• **EXCERPTED PASSAGE**
= = =
Thursday With Raider: Pac-12 Preview Edition
To all of you who have grown to love the Thursday’s With Raider Feature, we’re going to transition a little bit now to talking a bit more about the games. Don’t worry, other things will be discussed as they are warranted and you’ll still get the same juvenile humor you’ve become used to. Also there will be more gambling talk as we’re both degenerate gamblers.
As to you Mr. Raider sir, the season if finally at hand. Will Mr. Wynn’s shoulders explode? Do we have an O-Line. Is Star Lotulelei a man-beast or a monster.
As to your thoughts on the following games I cannot wait.
Northern Colorado at Utah No Line
I’m curious, have you ever been to the fine city of Greeley? Because it smells weird. Outside of that I don’t have much to say. The University of No Credit as Coloradans call it won some lower division national title some years ago, but now they aren’t good. This game will feature Utah running 3 total offensive plays,Utah winning the game closer than it should be and Utah fans complaining. Thoughts?
= = =
• **Extracted records**
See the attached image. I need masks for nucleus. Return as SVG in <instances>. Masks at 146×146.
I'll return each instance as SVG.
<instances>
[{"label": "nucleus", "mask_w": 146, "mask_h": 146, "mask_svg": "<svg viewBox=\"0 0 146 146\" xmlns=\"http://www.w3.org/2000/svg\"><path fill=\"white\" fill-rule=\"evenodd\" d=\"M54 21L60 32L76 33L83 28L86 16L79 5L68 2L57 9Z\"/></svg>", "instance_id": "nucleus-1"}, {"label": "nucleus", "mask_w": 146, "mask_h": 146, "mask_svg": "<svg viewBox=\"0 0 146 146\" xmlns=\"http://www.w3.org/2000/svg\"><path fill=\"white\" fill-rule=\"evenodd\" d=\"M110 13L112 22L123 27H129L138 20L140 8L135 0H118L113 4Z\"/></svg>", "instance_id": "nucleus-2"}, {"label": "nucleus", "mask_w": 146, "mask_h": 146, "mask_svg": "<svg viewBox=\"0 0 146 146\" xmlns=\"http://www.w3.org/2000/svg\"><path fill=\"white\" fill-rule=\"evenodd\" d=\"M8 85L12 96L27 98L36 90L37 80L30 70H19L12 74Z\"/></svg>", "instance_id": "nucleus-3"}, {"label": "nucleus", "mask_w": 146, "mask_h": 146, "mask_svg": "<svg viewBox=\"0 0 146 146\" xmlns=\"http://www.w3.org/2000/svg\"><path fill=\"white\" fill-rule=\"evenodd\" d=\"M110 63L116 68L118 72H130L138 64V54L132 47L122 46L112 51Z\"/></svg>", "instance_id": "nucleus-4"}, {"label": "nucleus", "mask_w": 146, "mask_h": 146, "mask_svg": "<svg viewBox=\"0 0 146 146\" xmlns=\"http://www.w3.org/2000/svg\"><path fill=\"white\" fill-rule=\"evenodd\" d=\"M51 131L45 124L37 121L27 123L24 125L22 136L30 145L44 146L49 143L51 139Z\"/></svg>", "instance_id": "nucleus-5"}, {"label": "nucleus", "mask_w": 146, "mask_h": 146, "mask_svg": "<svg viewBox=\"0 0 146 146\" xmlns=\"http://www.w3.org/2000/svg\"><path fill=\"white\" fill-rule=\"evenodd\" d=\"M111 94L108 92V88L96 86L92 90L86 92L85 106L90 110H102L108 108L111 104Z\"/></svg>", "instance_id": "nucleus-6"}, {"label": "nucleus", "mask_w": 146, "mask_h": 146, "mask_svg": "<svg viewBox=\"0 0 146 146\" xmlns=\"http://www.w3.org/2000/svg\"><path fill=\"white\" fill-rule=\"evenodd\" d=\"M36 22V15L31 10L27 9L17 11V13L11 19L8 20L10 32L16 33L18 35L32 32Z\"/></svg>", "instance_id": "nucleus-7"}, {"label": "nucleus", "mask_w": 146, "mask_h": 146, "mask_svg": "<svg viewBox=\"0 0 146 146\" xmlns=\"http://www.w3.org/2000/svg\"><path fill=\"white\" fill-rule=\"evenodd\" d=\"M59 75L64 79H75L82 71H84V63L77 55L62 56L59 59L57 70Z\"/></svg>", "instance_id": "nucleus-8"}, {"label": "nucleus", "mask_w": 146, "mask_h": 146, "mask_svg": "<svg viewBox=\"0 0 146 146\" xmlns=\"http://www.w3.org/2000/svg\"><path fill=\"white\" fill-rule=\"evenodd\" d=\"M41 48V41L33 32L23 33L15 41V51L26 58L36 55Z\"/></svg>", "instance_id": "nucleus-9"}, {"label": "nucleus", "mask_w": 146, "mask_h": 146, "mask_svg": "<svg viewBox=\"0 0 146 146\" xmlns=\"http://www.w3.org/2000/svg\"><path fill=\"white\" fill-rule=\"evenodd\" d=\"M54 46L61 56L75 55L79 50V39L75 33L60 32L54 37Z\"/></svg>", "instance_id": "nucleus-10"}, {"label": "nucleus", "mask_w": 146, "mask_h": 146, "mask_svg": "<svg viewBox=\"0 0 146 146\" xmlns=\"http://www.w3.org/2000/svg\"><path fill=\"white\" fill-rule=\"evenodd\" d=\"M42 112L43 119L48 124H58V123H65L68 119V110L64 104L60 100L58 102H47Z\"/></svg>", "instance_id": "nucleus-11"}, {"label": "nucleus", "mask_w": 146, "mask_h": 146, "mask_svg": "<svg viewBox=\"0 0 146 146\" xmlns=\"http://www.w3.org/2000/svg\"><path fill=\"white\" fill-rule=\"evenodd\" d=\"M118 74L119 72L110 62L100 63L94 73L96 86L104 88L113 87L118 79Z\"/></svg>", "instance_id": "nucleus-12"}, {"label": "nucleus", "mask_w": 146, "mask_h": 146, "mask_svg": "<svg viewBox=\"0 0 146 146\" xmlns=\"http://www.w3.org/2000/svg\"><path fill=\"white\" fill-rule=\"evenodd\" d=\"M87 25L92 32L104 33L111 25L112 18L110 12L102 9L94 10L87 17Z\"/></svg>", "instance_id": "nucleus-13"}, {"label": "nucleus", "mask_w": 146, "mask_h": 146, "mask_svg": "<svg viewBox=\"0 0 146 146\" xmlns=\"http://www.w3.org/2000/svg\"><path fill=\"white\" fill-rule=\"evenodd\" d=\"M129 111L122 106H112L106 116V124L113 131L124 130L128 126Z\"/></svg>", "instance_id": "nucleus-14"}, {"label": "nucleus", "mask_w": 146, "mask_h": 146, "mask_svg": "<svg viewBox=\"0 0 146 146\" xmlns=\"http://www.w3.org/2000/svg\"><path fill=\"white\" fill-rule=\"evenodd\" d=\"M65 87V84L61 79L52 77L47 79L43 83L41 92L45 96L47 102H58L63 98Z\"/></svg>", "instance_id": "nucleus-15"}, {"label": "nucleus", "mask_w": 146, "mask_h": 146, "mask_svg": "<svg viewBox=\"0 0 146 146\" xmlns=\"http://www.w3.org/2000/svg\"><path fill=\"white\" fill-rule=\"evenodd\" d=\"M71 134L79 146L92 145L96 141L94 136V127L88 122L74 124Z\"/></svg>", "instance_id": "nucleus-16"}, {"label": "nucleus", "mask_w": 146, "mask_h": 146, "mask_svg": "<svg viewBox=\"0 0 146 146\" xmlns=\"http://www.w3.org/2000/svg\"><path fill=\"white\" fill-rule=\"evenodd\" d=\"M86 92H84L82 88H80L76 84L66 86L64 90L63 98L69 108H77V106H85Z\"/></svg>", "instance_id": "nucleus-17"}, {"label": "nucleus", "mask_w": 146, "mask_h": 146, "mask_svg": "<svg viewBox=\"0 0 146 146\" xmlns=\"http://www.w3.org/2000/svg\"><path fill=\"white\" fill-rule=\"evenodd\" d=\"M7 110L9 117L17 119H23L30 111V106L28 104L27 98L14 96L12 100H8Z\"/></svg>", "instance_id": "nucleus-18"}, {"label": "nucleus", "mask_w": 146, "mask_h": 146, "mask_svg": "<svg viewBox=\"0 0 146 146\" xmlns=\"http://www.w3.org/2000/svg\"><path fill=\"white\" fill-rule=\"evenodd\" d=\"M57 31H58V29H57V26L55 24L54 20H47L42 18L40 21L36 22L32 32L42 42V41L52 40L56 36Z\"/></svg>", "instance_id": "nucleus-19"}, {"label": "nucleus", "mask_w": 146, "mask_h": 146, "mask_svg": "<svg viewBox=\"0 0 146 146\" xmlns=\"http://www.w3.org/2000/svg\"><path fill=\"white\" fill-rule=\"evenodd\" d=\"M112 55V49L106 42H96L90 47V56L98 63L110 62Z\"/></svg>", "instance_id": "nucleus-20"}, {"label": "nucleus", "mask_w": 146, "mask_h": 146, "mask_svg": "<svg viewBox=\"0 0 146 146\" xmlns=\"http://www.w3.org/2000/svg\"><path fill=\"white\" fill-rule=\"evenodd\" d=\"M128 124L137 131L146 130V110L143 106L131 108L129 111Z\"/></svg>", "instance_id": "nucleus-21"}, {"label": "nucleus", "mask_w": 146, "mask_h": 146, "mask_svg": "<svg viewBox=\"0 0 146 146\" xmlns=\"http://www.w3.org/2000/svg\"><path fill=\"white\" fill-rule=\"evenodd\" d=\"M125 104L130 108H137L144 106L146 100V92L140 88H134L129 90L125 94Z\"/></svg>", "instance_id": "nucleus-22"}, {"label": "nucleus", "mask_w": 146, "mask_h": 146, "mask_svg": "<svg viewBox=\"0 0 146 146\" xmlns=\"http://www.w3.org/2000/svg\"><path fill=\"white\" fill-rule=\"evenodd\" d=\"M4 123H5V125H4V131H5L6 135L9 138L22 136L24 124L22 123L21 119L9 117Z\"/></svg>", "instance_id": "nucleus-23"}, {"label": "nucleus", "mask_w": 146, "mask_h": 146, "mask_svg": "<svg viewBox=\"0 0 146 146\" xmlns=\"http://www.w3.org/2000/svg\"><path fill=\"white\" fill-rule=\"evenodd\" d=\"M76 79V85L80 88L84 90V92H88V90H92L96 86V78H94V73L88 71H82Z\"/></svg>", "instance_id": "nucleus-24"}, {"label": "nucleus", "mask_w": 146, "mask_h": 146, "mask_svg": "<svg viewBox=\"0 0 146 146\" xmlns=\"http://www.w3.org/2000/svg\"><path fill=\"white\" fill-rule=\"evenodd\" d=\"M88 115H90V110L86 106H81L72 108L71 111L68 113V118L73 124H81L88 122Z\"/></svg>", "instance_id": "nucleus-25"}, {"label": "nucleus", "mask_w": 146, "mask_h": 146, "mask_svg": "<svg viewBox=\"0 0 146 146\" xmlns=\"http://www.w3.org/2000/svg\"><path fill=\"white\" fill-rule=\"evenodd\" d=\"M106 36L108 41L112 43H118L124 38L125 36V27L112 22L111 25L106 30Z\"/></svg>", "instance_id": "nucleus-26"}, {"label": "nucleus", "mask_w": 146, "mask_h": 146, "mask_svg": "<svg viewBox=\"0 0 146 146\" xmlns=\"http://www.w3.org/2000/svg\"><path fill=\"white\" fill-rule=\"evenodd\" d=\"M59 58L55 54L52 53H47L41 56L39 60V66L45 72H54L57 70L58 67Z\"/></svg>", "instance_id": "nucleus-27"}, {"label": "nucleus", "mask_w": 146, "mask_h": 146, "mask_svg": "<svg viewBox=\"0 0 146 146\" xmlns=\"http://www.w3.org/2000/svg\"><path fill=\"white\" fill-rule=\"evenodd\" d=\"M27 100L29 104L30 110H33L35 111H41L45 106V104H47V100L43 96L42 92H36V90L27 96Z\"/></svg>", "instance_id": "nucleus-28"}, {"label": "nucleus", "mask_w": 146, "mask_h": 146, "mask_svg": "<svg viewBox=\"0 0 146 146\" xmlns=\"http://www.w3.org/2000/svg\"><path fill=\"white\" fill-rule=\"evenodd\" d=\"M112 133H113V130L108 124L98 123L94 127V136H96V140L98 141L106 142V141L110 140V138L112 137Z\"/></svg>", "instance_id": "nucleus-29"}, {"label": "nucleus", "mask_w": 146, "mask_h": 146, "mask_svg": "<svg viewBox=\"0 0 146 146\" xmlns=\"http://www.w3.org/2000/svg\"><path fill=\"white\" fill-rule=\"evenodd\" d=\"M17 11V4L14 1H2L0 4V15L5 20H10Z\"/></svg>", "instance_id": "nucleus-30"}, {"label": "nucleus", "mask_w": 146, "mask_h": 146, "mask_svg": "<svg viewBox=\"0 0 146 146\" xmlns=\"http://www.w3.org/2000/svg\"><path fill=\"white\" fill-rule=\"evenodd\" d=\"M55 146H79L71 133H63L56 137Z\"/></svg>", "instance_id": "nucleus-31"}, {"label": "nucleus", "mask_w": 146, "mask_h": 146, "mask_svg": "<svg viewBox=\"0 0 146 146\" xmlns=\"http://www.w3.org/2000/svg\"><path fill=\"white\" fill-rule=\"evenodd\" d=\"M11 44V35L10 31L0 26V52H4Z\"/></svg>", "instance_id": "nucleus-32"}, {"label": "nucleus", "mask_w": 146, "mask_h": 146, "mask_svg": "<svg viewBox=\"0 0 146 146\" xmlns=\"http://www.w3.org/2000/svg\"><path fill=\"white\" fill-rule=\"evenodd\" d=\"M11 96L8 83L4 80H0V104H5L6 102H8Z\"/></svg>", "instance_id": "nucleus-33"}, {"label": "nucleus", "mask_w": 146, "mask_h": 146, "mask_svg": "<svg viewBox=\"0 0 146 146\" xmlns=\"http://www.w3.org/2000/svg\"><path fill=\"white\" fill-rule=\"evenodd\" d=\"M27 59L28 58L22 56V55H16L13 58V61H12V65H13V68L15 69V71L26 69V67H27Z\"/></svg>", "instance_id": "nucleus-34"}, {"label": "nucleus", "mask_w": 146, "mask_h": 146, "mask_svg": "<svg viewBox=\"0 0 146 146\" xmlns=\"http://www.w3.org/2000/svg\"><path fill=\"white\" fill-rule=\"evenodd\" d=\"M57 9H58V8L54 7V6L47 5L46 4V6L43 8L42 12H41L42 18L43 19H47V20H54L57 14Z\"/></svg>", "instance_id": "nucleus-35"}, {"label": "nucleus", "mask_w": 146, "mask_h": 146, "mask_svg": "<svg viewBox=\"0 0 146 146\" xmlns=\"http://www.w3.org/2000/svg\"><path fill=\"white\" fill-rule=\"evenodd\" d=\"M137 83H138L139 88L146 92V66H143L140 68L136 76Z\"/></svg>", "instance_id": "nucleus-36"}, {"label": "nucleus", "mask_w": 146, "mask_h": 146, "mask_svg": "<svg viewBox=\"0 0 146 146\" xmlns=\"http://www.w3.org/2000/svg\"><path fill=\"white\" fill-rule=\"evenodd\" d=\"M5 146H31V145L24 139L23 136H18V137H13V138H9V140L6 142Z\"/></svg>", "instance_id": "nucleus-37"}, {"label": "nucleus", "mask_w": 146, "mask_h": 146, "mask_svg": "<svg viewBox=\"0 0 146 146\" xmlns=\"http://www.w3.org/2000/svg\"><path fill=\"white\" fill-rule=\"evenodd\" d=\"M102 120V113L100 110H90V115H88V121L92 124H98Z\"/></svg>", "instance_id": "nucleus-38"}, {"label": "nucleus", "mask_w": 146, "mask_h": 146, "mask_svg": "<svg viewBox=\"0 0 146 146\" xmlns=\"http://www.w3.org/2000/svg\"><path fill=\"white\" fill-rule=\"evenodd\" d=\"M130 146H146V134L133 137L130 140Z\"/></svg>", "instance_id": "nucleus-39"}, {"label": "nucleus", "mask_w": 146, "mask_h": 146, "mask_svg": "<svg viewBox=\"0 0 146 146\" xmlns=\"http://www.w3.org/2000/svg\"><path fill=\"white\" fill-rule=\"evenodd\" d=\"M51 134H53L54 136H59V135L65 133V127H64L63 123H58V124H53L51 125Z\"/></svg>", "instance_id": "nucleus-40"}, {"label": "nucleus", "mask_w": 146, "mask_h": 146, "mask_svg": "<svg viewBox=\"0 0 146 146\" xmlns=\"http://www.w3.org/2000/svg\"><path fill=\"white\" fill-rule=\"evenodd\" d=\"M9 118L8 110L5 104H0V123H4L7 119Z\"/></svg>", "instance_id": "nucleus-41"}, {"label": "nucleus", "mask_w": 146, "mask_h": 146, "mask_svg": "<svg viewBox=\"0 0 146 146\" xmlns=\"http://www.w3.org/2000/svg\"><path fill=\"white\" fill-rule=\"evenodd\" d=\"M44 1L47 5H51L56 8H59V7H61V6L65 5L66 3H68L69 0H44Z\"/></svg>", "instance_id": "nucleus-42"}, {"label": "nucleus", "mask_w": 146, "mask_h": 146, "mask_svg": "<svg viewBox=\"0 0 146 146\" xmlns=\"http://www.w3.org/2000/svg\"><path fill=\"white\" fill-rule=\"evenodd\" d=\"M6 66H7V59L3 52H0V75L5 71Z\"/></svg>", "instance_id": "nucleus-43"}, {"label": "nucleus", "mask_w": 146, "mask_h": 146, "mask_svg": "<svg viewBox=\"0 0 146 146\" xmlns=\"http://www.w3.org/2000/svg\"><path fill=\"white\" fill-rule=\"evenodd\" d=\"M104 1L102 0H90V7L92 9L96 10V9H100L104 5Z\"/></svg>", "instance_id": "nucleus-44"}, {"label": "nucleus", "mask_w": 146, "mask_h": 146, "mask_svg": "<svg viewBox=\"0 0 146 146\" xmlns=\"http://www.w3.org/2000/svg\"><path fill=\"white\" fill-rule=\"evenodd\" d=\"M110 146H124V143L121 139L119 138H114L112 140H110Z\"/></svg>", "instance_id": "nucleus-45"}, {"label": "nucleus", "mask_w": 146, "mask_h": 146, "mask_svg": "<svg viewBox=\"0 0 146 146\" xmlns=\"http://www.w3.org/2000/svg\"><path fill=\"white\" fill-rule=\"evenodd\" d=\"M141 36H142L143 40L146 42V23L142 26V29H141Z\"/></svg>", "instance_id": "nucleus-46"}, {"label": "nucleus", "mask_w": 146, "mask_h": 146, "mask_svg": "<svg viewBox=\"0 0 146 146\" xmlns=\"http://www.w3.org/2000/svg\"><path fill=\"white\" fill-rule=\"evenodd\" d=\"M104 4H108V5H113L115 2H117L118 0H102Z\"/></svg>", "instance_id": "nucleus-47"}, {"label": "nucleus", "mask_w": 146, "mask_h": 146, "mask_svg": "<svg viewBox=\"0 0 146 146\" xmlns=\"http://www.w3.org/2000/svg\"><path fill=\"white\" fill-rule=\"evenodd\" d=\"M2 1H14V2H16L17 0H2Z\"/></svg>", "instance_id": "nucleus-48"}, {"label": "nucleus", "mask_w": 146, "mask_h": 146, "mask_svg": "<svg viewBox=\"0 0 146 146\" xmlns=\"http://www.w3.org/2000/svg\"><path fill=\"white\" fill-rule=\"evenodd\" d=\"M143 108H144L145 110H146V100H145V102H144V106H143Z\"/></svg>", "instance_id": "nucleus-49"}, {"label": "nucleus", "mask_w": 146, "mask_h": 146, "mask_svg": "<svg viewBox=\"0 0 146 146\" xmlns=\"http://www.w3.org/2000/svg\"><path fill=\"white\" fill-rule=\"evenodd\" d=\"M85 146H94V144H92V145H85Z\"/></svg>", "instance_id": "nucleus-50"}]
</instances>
= = =
• **BRIEF**
List every individual person named in the Pac-12 preview post.

• **CORRECT ANSWER**
Raider, Mr. Wynn, Star Lotulelei